I recently got gifted an image of Shrinathji, the young Krishna and the presiding deity at the shrine in Nathdwara, India.

enter image description here

I have several questions about the way that Krishna's child form is depicted, in particular, the paraphernalia that have been depicted in the image. These have all been outlined using red boxes in the image and are numbered. I can only guess at #6, which is presumably a flute, usually associated with Krishna's Gopal form. Any help with identifying and understanding the significance of the others would be appreciated.


1 Answer 1


Good question.

1 is freshly made paans that Srinathji likes to chew.

2 is bantaji filled with some sweets/snacks for Srinathji if He feels hungry

3 is jhariji filled with jamuna-jal with wet red cloth to quench thirst of Srinathji.This represents Mother Yasoda also.

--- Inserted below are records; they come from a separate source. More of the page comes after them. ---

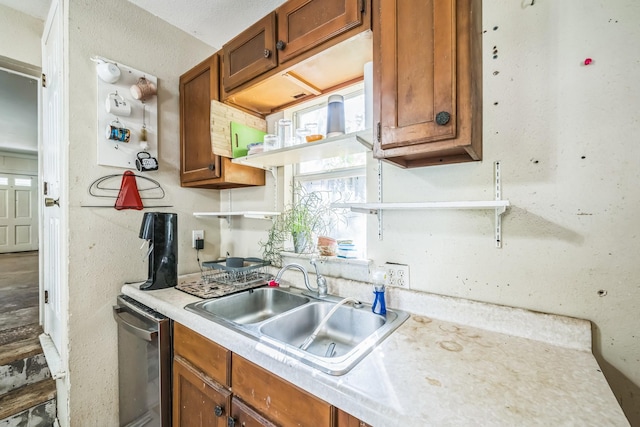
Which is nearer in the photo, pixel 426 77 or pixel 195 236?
pixel 426 77

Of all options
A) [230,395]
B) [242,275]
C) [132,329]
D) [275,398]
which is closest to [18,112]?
[132,329]

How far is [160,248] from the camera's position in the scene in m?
1.49

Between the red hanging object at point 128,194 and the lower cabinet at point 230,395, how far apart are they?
32.4 inches

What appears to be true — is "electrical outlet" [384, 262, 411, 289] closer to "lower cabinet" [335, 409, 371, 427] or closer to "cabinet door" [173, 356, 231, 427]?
"lower cabinet" [335, 409, 371, 427]

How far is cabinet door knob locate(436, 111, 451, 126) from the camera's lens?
81cm

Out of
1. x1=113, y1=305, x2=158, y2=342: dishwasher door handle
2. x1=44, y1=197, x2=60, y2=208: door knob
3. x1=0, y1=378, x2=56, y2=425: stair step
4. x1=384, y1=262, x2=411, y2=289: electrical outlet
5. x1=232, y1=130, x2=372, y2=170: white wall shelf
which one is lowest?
x1=0, y1=378, x2=56, y2=425: stair step

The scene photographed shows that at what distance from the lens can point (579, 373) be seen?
2.29 ft

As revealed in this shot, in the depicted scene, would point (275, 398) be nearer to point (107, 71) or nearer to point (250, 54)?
point (250, 54)

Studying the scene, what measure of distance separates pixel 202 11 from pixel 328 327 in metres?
1.99

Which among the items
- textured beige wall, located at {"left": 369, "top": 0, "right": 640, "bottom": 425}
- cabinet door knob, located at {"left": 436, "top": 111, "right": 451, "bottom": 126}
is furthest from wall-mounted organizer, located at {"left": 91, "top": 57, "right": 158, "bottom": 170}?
textured beige wall, located at {"left": 369, "top": 0, "right": 640, "bottom": 425}

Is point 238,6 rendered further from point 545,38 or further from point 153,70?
point 545,38

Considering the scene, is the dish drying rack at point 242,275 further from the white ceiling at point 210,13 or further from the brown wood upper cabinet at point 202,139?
the white ceiling at point 210,13

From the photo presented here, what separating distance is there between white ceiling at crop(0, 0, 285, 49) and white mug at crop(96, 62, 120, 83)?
49 centimetres

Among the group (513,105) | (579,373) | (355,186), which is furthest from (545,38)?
(579,373)
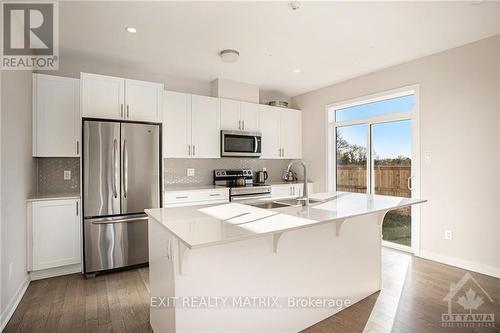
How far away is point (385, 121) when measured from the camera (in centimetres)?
400

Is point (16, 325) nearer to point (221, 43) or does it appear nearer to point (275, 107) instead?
point (221, 43)

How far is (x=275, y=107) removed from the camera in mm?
4891

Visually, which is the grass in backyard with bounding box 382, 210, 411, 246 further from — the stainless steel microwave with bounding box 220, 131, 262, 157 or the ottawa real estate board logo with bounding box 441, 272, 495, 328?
the stainless steel microwave with bounding box 220, 131, 262, 157

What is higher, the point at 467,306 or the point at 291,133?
the point at 291,133

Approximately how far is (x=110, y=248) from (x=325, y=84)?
405 cm

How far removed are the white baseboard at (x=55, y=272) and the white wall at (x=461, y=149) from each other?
4277mm

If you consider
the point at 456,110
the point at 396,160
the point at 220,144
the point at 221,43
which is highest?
the point at 221,43

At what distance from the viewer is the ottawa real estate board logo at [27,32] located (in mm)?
2297

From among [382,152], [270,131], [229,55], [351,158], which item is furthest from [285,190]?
[229,55]

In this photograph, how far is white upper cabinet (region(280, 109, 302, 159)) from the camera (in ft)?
16.5

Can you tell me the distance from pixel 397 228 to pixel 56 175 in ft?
15.4

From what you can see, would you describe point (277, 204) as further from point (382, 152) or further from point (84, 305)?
point (382, 152)

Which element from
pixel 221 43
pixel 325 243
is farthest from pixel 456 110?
pixel 221 43

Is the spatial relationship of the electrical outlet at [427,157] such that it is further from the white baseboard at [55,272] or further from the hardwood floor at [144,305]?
the white baseboard at [55,272]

4 and 5 do not appear in all images like one enclosed. They probably are framed well-known local miniature paintings on Krishna-leela

7 is a govardhana-shila worshipped as Sri Krishna (these shilas are worshipped as Giridhari--this I know personally.)

The garland of lotus flowers is symbolic of the love of Sri Radhika by the way.

And, 6, (what you have identified as flute) seems to me a stick that Sri Krishna kept as cowherd.

His lotus shaped eyes are known to be symbolic of the Kamdeva's bow. His U-shaped Tilaka on His forehead is an impression of Sri Radha's foot.

His left hand is symbolic of holding the govardhana mountain in govardhana-dharana-leela.

I remember seeing an engraved snake on His body, which normally remains covered by His garments.